* **EXERCISE OBJECTIVE**
Return the full listing, so that each line matches the original exactly.

* **DATA RECORDS**
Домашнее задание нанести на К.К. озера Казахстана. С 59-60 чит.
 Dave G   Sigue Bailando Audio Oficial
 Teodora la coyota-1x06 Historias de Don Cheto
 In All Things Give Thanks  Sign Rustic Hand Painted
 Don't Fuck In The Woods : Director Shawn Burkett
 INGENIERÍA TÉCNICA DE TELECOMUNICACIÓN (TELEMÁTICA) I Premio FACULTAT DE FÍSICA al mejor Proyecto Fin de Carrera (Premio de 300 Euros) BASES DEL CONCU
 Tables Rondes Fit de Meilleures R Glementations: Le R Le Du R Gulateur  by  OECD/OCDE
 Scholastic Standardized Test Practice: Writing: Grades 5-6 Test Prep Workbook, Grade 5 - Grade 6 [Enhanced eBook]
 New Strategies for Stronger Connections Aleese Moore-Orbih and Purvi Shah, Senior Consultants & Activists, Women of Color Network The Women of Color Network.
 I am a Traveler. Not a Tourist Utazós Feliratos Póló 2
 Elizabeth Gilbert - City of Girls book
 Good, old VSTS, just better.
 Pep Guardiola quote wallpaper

* **ANSWER BOX**
Домашнее задание нанести на К.К. озера Казахстана. С 59-60 чит.
 Dave G   Sigue Bailando Audio Oficial
 Teodora la coyota-1x06 Historias de Don Cheto
 In All Things Give Thanks  Sign Rustic Hand Painted
 Don't Fuck In The Woods : Director Shawn Burkett
 INGENIERÍA TÉCNICA DE TELECOMUNICACIÓN (TELEMÁTICA) I Premio FACULTAT DE FÍSICA al mejor Proyecto Fin de Carrera (Premio de 300 Euros) BASES DEL CONCU
 Tables Rondes Fit de Meilleures R Glementations: Le R Le Du R Gulateur  by  OECD/OCDE
 Scholastic Standardized Test Practice: Writing: Grades 5-6 Test Prep Workbook, Grade 5 - Grade 6 [Enhanced eBook]
 New Strategies for Stronger Connections Aleese Moore-Orbih and Purvi Shah, Senior Consultants & Activists, Women of Color Network The Women of Color Network.
 I am a Traveler. Not a Tourist Utazós Feliratos Póló 2
 Elizabeth Gilbert - City of Girls book
 Good, old VSTS, just better.
 Pep Guardiola quote wallpaper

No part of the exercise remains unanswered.